{Reference Type}: Journal Article
{Title}: IGF-1 inhibits inflammation and accelerates angiogenesis via Ras/PI3K/IKK/NF-κB signaling pathways to promote wound healing.
{Author}: Zhang X;Hu F;Li J;Chen L;Mao YF;Li QB;Nie CY;Lin C;Xiao J;
{Journal}: Eur J Pharm Sci
{Volume}: 200
{Issue}: 0
{Year}: 2024 Sep 1
{Factor}: 5.112
{DOI}: 10.1016/j.ejps.2024.106847
{Abstract}: Exogenous insulin-like growth factor-1 (IGF-1) has been reported to promote wound healing through regulation of vascular endothelial cells (VECs). Despite the existing studies of IGF-1 on VEC and its role in angiogenesis, the mechanisms regarding anti-inflammatory and angiogenetic effects of IGF-1 remain unclear.
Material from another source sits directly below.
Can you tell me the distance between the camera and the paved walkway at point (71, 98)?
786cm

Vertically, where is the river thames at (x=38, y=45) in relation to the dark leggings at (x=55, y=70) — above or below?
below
In this study, we investigated the wound-healing process and the related signaling pathway of IGF-1 using an inflammation model induced by IFN-γ. The results demonstrated that IGF-1 can increase cell proliferation, suppress inflammation in VECs, and promote angiogenesis. In vivo studies further confirmed that IGF-1 can reduce inflammation, enhance vascular regeneration, and improve re-epithelialization and collagen deposition in acute wounds. Importantly, the Ras/PI3K/IKK/NF-κB signaling pathways was identified as the mechanisms through which IGF-1 exerts its anti-inflammatory and pro-angiogenic effects. These findings contribute to the understanding of IGF-1's role in wound healing and may have implications for the development of new wound treatment approaches.